• **Aufgabe**
Schreib aus dem Text über die Wüstinger Jäger den Teil Wort für Wort heraus, der bei „Wüsting - Jedes“ anfängt und nach „und Insekten ist.“ aufhört.

Wüsting - Jedes Jahr etwas Neues anzupacken und dies für Natur und Tierwelt umzusetzen, das haben sich die Wüstinger Jäger seit Jahrzehnten auf ihre Fahnen geschrieben.
So ging es in diesem Jahr noch zeitig vor der Brut-und Setzzeit ins Revier Holler-Neuenwege, wo sich bereits seit der Flurbereinigung in den 70er Jahren ein etwa 3000 Quadratmeter großes Gelände inmitten von Feldern befindet und seit jeher ein abgelegenes Kleinod für wildlebende Tiere und Insekten ist.
Nachdem im Vorjahr ein Rückschnitt der zunehmenden Büsche durchgeführt und alte Apfelbäume ausgelichtet wurden, konnten die hochmotivierten Jagdkameraden im Zuge der Nachpflanzung unzählige heimische Gehölze, Büsche und Sträucher wie Feldahorn, Haselnuss, Schneeball und Kornelkirsche sowie Ginster, Apfelrosen und Heidelbeeren in die Erde bringen. „Mit der Anlegung einiger bienen- und insektenfreundlicher Totholzhaufen und dem Aufhängen verschiedener Nisthilfen ist dieser Wildruhezone mit ihren über 100 Jahre alten Eichen wieder ein neues Gesicht im Sinne des Naturschutzes gegeben worden“, sagt Hans-Christ Herzer, stellvertretender Hegeringleiter und Beauftragter für Öffentlichkeitsarbeit im Hegering Wüsting.

• **Gezeigte Daten**
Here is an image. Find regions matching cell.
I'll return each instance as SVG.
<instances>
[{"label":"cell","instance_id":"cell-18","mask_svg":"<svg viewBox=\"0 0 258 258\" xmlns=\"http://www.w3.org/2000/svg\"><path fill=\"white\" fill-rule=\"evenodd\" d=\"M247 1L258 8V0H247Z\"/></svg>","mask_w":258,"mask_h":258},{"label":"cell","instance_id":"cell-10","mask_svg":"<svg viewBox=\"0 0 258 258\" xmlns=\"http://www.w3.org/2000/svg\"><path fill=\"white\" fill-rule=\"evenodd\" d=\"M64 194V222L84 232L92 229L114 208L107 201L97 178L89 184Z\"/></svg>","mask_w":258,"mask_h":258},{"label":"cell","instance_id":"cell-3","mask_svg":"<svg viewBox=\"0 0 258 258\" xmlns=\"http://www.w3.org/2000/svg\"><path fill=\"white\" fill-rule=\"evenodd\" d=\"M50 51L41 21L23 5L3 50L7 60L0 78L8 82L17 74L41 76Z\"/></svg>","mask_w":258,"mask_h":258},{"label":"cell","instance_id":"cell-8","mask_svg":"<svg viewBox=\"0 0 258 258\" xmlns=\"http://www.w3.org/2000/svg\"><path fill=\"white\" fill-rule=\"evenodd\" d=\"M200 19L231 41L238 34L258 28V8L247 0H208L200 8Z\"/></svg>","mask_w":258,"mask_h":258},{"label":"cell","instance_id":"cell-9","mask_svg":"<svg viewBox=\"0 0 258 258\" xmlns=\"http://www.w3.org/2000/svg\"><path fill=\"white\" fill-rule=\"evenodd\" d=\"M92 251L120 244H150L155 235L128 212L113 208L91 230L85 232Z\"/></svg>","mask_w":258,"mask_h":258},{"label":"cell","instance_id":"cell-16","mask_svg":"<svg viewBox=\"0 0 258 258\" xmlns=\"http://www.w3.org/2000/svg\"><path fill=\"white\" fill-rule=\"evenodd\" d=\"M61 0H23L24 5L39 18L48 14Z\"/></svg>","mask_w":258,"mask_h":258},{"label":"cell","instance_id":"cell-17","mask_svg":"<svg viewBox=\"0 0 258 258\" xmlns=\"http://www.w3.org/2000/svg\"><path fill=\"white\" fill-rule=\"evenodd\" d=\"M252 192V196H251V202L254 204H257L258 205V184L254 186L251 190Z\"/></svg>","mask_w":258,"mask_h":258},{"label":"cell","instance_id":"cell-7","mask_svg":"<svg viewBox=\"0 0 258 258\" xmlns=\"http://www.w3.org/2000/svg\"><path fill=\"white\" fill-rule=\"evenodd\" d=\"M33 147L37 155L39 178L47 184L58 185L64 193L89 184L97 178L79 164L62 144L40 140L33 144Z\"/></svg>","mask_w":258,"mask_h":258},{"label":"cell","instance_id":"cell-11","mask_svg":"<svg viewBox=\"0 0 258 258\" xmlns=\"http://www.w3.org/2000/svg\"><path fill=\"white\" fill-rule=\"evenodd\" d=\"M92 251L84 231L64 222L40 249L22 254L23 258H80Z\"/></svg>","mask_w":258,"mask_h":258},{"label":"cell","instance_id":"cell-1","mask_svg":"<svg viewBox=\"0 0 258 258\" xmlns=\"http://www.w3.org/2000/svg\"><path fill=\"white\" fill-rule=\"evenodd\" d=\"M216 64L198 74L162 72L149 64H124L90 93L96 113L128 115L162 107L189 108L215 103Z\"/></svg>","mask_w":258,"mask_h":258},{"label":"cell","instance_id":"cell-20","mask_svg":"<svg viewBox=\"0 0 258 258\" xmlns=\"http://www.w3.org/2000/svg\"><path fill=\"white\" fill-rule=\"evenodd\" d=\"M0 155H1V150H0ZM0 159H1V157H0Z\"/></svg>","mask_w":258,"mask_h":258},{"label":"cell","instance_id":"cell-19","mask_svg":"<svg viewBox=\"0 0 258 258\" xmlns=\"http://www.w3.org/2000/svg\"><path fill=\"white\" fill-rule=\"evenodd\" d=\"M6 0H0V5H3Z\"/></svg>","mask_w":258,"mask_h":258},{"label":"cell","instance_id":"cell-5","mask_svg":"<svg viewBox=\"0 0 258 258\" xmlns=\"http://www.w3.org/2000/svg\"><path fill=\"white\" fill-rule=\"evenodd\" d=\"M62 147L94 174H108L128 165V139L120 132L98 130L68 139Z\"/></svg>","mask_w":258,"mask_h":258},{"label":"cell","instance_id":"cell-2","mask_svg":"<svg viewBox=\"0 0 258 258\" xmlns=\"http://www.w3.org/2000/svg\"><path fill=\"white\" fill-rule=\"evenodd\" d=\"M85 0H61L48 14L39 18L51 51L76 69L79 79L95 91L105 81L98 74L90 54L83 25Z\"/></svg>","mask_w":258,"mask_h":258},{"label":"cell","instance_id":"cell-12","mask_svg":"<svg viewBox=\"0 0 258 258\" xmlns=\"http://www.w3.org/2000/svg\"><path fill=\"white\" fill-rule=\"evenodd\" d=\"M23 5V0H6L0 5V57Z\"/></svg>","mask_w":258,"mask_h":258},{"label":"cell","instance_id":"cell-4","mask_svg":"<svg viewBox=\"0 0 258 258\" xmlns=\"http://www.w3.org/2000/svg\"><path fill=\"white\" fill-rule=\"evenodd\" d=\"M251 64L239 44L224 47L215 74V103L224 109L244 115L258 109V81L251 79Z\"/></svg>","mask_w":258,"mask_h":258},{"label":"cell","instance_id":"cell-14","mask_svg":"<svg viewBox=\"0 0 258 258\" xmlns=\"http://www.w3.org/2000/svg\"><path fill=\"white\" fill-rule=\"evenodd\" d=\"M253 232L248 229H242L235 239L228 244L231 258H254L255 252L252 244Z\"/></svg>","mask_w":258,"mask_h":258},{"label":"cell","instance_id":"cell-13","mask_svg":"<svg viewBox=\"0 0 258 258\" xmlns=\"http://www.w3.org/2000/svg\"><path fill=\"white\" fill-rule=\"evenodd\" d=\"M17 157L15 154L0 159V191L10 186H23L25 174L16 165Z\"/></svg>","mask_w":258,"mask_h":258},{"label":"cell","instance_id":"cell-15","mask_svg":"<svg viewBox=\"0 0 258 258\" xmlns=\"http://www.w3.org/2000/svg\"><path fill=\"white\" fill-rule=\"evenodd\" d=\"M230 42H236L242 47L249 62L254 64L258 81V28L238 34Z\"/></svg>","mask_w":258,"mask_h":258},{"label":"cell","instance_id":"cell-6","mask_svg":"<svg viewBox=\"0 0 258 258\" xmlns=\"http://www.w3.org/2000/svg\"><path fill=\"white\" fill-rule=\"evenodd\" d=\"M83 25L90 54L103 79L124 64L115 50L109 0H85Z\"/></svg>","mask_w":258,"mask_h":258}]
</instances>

• **Schriftliche Lösung**
Wüsting - Jedes Jahr etwas Neues anzupacken und dies für Natur und Tierwelt umzusetzen, das haben sich die Wüstinger Jäger seit Jahrzehnten auf ihre Fahnen geschrieben.
So ging es in diesem Jahr noch zeitig vor der Brut-und Setzzeit ins Revier Holler-Neuenwege, wo sich bereits seit der Flurbereinigung in den 70er Jahren ein etwa 3000 Quadratmeter großes Gelände inmitten von Feldern befindet und seit jeher ein abgelegenes Kleinod für wildlebende Tiere und Insekten ist.